Private equity firms should go back to the future to deliver on investor demands for Alpha returns, according to Guy Hands.

Mr Hands, Chairman and Chief Investment Officer of Terra Firma Capital Partners Limited, gave the keynote speech to a 500-strong audience at the Guernsey Funds Forum 2015 in London last week.

He said that the private equity industry is now split into two segments: the semi-public, listed companies such as Blackstone, Carlisle, CVC and Apax who represent about 85% of the money raised; and the remainder, which raises about 15% of the money but actually comprises the vast number of firms.

The latter have struggled to raise money since 2008 but he believes that, in fact, investors are demanding Alpha and these firms are better positioned because, "when you get to a certain size, you create Beta; it becomes impossible to create Alpha." He added that his philosophy to achieve this is "to go back to the future, my belief is very much to go back to what we used to do."

Mr Hands said that the larger firms had got themselves a position which is not challengeable by smaller private equity firms and therefore these smaller firms would have to take a slightly different approach.
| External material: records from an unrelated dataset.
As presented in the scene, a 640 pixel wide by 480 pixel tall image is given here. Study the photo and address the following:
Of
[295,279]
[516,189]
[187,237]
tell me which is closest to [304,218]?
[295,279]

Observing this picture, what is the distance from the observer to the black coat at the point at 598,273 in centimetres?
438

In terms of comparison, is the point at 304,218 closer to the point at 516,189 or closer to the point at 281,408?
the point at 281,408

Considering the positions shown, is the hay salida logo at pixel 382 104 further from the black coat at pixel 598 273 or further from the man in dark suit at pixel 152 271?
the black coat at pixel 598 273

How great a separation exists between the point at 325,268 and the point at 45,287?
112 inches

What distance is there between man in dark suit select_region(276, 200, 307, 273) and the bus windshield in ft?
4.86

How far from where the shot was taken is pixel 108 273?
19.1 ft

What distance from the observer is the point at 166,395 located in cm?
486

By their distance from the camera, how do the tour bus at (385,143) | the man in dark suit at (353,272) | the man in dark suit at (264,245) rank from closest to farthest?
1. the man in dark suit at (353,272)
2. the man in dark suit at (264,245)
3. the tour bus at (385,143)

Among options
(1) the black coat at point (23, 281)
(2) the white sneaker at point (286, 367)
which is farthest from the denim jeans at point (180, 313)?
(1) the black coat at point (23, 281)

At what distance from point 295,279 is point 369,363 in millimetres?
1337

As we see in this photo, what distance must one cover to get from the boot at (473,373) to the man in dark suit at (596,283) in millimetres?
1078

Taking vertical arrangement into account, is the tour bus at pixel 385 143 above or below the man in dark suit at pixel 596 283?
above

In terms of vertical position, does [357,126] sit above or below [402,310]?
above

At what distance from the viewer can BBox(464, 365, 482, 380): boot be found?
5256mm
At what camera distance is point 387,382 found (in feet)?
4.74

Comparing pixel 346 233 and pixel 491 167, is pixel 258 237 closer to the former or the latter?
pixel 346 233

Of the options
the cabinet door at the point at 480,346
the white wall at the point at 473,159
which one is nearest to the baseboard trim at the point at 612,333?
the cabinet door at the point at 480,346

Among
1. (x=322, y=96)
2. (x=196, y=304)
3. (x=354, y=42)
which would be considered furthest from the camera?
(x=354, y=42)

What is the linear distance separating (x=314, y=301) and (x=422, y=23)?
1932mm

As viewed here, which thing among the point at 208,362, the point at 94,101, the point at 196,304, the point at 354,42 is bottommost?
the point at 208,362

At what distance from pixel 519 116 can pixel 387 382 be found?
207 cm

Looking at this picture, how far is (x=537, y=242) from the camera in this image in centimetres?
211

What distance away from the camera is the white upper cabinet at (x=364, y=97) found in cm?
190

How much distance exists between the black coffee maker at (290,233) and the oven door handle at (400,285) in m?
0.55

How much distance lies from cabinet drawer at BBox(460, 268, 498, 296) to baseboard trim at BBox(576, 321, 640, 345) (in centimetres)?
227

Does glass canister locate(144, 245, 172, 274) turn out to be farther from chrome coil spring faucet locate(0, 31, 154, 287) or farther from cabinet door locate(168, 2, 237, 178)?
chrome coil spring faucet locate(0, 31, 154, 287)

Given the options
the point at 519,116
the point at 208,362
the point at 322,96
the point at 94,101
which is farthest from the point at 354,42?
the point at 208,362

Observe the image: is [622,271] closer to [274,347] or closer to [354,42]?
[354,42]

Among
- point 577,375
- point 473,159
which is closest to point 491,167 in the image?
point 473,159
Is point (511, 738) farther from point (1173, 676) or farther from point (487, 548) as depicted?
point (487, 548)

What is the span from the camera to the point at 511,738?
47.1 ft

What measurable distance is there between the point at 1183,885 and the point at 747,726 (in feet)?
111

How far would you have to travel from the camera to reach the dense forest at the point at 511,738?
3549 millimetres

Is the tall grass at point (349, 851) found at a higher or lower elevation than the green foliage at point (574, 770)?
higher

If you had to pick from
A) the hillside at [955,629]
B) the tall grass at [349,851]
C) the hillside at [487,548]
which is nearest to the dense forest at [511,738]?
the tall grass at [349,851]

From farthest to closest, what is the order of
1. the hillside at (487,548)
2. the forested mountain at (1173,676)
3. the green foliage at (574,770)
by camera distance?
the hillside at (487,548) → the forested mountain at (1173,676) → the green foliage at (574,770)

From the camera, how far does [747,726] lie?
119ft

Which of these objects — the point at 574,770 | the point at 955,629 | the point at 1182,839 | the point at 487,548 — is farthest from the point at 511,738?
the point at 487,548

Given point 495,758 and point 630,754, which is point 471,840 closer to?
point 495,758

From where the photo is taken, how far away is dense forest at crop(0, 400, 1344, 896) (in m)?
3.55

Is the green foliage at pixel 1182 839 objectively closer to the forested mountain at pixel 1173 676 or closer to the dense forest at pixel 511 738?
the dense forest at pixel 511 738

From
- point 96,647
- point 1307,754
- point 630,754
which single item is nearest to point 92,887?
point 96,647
They would have to accept that they aren't going to be as rich as the last generation but they could still create a very successful firm and develop a very successful private equity industry.

Mr Hands explained that he had been speaking with some of the world's leading private equity investor groups. He said that they initially asked him for greater institutionalisation but he told them that this was the preserve of the larger organisations and instead he asked them to focus on their key demands of a medium sized private equity firm, such as Terra Firma.

The first was Alpha. They told him, "we want Alpha, what we're getting from the industry today is Beta." He told them, "well that's pretty obvious isn't it, when you look at the charts now for the last few years? Private equity is just Beta, it's just basically investing in a stock market and putting a little bit more leverage on."

The second was execution. The investors told Mr Hands that, "the problem is, the big firms we know can execute, they've got lots of people. But the smaller firms, if you've got say five principles in the firm and two of them leave, you've lost 40% of your intellectual power...We want to know that you can execute, and we want therefore...to know that you've got the money to support your business."

The third was low fees. However, he said he pressed very hard on this point and one account said, "We don't want you to charge very low fees, because if the fees are too low, then you can't pay your people. On the other hand, we don't want you to charge high fees, because then all your people are doing is working for the fees; there's a happy medium there."

Mr Hands followed up by asking whether a firm having "skin in the game" was important and the response was, "Yes, that matters a lot...Actually that's probably the most important thing...In fact, the more the GPs [General Partner] willing to put in, the more we see it as a partnership, the more we see it as what actually private equity used to be like, and the more we feel it's worth paying the fees, and worth paying the carry."

Mr Hands agreed: "There's an extraordinary correlation that in every one of our businesses it's absolutely, totally, and completely linear. The more skin in the game, the better the deal's done, the less skin in the game, the worse the deal's done, the more we've paid people and they've relied on getting paid, the worse the deal's done."

Mr Hands said he has concluded that investors want four key things: low fees but not too low; people with the ability to execute but not so many that you start to dilute intellectual thinking; alignment of interest and, "above all, giving investors something they can't get from the big firms, which is largely the ability to produce Alpha."

He concluded, "I think for the smaller firms, for the firms who haven't raised money since 2008, and there's a lot out there in Europe, I think there's a great opportunity out there but it's not banging your head against that wall, it's going around that wall. It's not expecting to earn huge amounts of salaries, it's about creating wealth, it's about doing what private equity was originally formed to do when the industry started in the '70s, it really is just about going back to the future."

Mr Hands, a Guernsey resident, began proceedings by highlighting the Island's close proximity and good transport links to the UK, its eating establishments, quality of schooling and community spirit.